:: CHALLENGE ::
Copy the lines from the one containing "At what distance from the viewer is the" through the end of the records, substituting "observer" for "viewer" and leaving everything else unchanged.

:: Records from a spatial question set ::
------
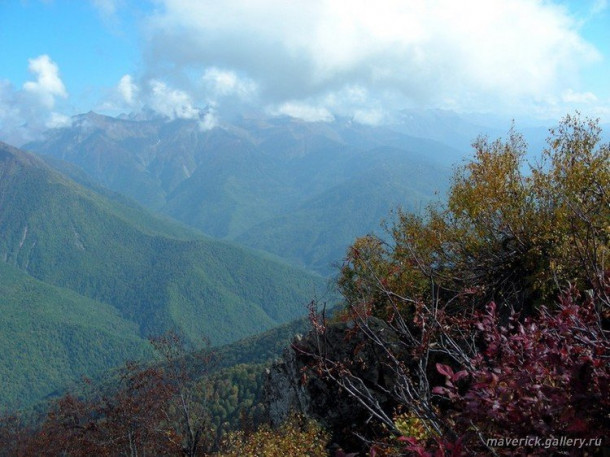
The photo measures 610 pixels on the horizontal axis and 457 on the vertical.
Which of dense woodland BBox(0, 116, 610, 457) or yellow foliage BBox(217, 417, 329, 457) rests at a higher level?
dense woodland BBox(0, 116, 610, 457)

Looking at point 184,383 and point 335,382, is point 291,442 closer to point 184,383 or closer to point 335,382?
point 335,382

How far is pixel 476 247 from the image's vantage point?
66.4 ft

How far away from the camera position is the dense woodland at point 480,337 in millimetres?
4961

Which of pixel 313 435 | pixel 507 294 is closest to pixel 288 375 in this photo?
pixel 313 435

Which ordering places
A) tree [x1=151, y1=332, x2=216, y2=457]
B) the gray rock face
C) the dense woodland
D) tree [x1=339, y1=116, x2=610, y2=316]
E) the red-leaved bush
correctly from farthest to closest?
tree [x1=151, y1=332, x2=216, y2=457]
the gray rock face
tree [x1=339, y1=116, x2=610, y2=316]
the dense woodland
the red-leaved bush

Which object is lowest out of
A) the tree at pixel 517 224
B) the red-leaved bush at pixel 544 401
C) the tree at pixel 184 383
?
the tree at pixel 184 383

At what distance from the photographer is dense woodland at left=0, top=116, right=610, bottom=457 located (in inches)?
195

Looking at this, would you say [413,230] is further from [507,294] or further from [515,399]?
A: [515,399]

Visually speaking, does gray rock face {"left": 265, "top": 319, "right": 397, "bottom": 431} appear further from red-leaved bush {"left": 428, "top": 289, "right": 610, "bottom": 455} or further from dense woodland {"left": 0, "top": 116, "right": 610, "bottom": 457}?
red-leaved bush {"left": 428, "top": 289, "right": 610, "bottom": 455}

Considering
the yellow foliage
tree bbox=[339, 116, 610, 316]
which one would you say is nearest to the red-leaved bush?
tree bbox=[339, 116, 610, 316]

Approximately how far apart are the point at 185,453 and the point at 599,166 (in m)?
22.9

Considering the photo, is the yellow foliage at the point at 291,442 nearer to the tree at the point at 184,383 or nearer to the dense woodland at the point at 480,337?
the dense woodland at the point at 480,337

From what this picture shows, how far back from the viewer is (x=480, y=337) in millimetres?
15195

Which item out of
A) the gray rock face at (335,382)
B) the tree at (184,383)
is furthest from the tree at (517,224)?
the tree at (184,383)
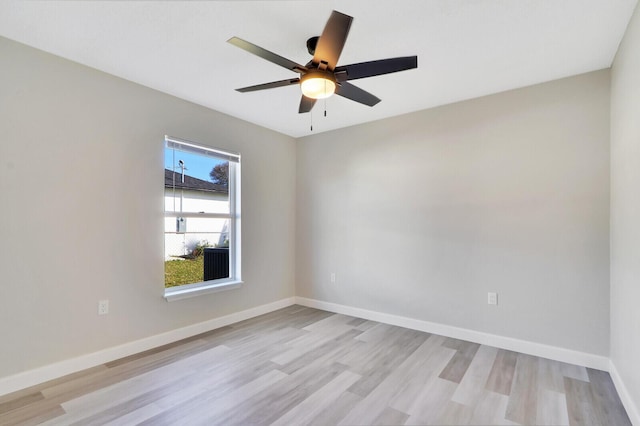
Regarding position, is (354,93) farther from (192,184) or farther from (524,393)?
(524,393)

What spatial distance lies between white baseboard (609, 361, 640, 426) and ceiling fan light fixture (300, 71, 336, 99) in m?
2.65

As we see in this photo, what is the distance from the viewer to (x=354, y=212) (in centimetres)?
405

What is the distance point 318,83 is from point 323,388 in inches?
83.9

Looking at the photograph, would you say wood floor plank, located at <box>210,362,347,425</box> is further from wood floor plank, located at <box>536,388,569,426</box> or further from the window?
the window

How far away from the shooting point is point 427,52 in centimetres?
233

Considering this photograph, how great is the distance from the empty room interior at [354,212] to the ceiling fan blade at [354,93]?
3 cm

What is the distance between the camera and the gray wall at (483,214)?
8.63 ft

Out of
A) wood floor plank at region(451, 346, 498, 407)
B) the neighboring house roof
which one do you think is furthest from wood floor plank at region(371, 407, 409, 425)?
the neighboring house roof

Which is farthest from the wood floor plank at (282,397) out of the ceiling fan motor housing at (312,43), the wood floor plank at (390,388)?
the ceiling fan motor housing at (312,43)

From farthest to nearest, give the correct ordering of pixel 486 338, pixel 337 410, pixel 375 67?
1. pixel 486 338
2. pixel 337 410
3. pixel 375 67

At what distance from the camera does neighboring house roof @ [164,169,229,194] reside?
317 centimetres

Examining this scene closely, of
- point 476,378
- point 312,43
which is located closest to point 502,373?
point 476,378

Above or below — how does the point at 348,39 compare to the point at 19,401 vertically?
above

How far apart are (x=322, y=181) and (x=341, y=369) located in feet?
8.30
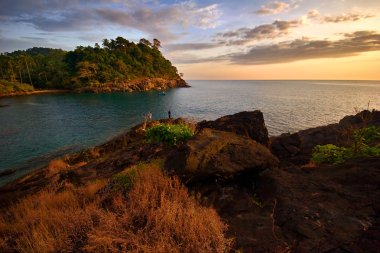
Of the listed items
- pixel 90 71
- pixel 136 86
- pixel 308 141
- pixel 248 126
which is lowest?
pixel 308 141

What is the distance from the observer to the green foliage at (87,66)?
117 m

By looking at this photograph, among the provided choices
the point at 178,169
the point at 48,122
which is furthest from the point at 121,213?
the point at 48,122

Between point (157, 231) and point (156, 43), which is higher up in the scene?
point (156, 43)

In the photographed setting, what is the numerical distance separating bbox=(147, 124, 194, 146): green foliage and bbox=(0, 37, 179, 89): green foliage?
115 metres

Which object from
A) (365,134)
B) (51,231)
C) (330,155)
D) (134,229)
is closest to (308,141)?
(365,134)

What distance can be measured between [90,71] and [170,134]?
125 meters

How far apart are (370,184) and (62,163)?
21880mm

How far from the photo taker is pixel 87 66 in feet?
406

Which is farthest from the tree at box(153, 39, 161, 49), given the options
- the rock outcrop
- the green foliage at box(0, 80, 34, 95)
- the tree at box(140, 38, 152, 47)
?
the rock outcrop

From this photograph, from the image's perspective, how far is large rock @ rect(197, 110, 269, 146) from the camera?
506 inches

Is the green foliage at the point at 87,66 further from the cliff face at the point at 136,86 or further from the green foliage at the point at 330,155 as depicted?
the green foliage at the point at 330,155

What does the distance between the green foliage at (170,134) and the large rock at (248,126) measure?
248cm

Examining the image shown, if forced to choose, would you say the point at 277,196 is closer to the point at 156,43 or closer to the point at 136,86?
the point at 136,86

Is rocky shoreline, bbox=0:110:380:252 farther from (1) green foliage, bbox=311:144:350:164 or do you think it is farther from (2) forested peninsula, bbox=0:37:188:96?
(2) forested peninsula, bbox=0:37:188:96
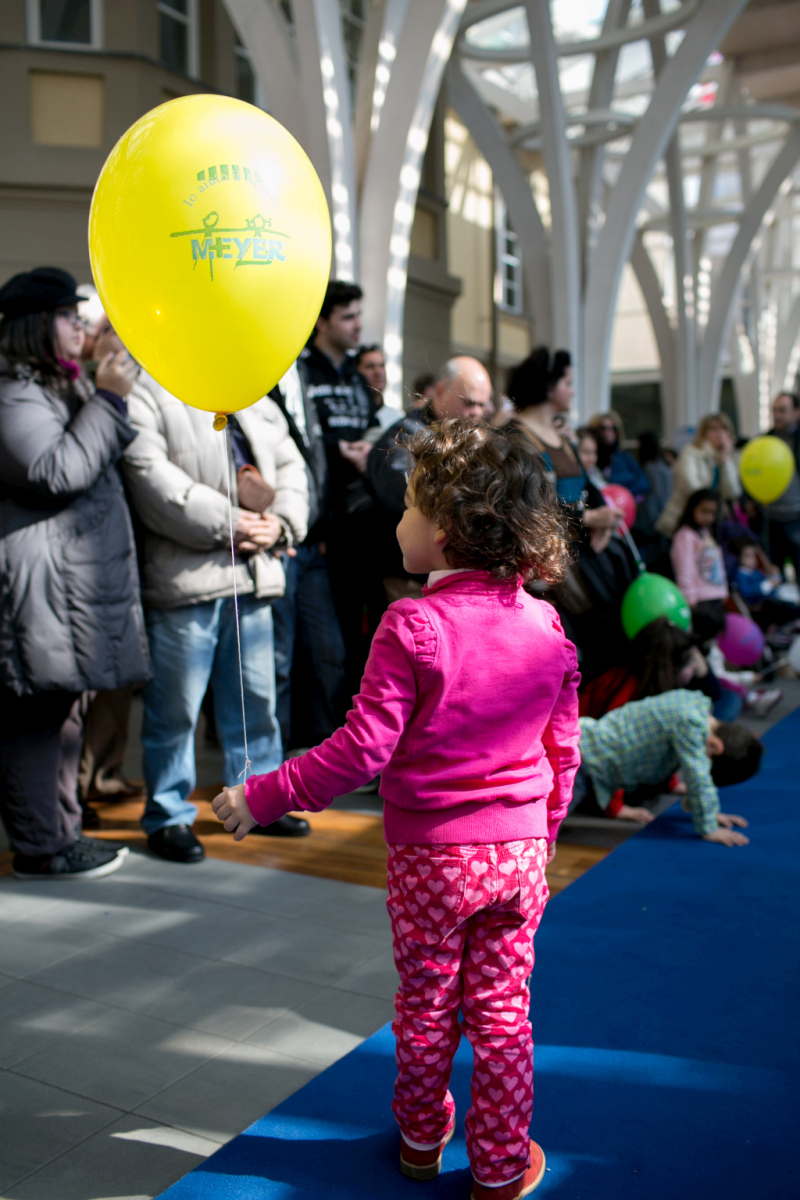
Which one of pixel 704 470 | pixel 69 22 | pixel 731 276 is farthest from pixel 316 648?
pixel 731 276

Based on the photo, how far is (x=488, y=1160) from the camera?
1.87 meters

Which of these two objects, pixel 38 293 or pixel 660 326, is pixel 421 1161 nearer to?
pixel 38 293

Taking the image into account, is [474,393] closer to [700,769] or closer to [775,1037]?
[700,769]

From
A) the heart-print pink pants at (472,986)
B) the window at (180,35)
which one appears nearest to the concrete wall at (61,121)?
the window at (180,35)

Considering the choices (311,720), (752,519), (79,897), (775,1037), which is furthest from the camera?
(752,519)

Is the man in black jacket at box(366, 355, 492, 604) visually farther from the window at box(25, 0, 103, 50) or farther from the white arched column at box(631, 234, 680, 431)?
the white arched column at box(631, 234, 680, 431)

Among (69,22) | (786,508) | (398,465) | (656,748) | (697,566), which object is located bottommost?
(656,748)

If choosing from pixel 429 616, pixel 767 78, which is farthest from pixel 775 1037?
pixel 767 78

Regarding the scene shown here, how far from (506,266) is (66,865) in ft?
67.4

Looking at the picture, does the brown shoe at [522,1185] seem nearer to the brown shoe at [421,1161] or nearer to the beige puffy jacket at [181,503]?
the brown shoe at [421,1161]

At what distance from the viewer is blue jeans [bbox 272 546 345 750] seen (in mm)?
4477

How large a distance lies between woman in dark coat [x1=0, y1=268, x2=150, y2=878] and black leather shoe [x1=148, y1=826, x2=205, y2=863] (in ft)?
0.67

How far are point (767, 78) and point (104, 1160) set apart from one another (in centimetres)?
2191

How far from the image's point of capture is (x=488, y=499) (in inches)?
74.3
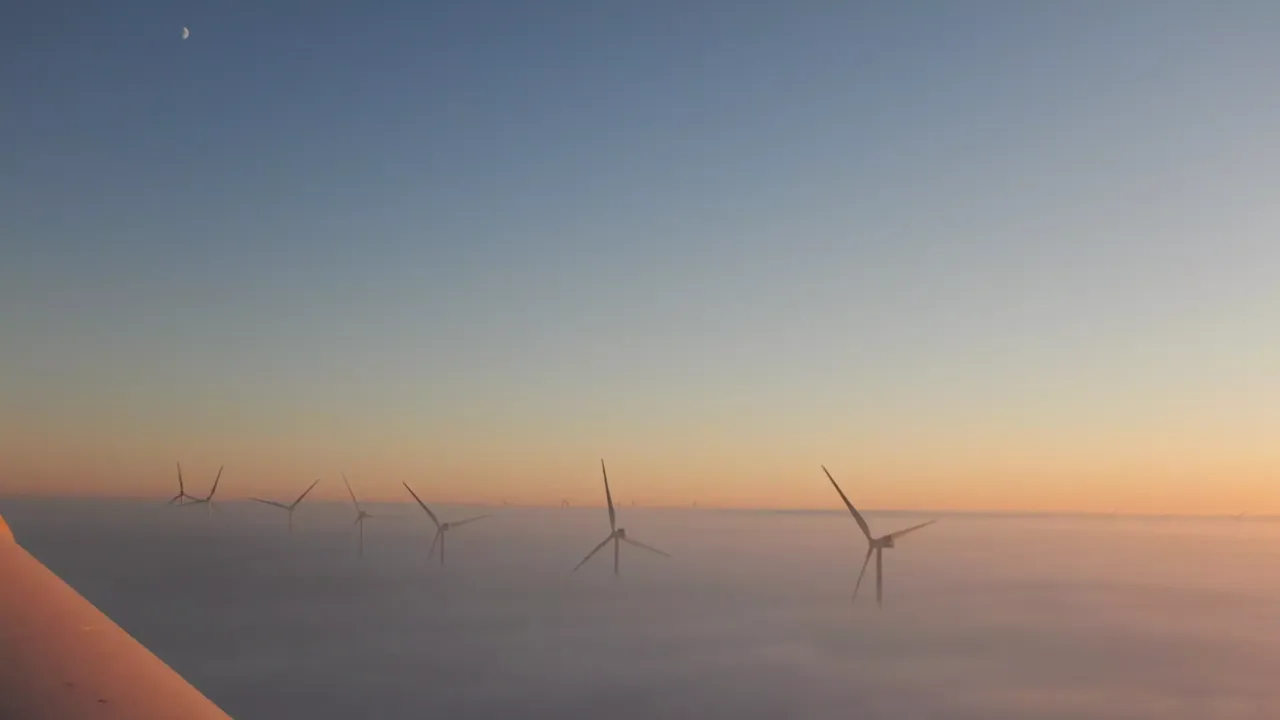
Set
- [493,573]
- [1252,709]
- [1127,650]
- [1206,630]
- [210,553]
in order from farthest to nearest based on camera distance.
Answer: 1. [210,553]
2. [493,573]
3. [1206,630]
4. [1127,650]
5. [1252,709]

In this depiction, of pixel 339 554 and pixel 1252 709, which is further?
pixel 339 554

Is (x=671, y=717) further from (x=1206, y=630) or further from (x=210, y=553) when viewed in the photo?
(x=210, y=553)

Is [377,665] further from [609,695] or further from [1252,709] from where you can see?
[1252,709]

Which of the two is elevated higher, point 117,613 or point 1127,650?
point 117,613

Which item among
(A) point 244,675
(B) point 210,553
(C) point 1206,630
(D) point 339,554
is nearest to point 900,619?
(C) point 1206,630

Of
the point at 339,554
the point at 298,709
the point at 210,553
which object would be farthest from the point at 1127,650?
the point at 210,553

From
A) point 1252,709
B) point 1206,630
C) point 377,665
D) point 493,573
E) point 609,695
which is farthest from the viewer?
point 493,573
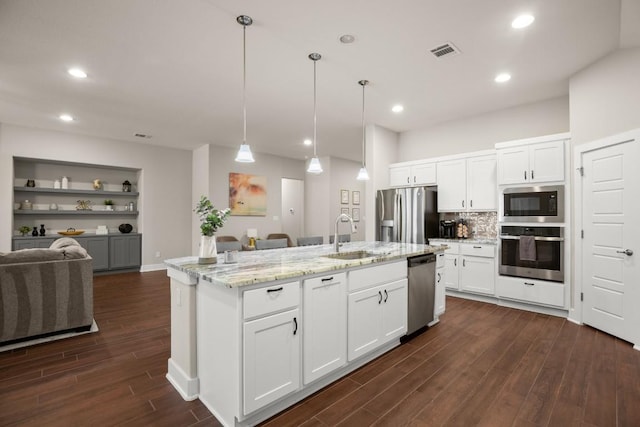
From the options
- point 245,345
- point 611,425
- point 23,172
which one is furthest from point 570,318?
point 23,172

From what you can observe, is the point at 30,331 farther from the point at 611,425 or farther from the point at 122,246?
the point at 611,425

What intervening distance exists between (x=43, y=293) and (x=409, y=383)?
362 cm

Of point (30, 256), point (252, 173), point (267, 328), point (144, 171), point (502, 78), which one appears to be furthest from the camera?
point (252, 173)

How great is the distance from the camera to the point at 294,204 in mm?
8992

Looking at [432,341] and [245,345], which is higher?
[245,345]

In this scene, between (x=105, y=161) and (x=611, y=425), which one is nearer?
(x=611, y=425)

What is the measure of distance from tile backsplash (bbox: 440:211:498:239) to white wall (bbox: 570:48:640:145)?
156 centimetres

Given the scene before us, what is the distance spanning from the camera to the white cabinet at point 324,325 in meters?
2.05

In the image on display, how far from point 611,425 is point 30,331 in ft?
15.8

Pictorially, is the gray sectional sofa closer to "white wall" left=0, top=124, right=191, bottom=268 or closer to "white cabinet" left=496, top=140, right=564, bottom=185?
"white wall" left=0, top=124, right=191, bottom=268

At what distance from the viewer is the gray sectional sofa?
291cm

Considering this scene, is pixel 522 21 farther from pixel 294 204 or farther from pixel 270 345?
pixel 294 204

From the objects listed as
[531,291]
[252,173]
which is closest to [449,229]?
[531,291]

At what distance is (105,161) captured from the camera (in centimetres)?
------
:: FULL OUTPUT ::
At what distance from the observer is the gray sectional sofa?
291cm

Considering this scene, is pixel 522 21 farther from pixel 294 204 or farther from pixel 270 345?
pixel 294 204

From the objects listed as
[531,291]
[252,173]
which is closest to [449,229]?
[531,291]

At what distance is (105,161) captured from the camera (in centimetres)?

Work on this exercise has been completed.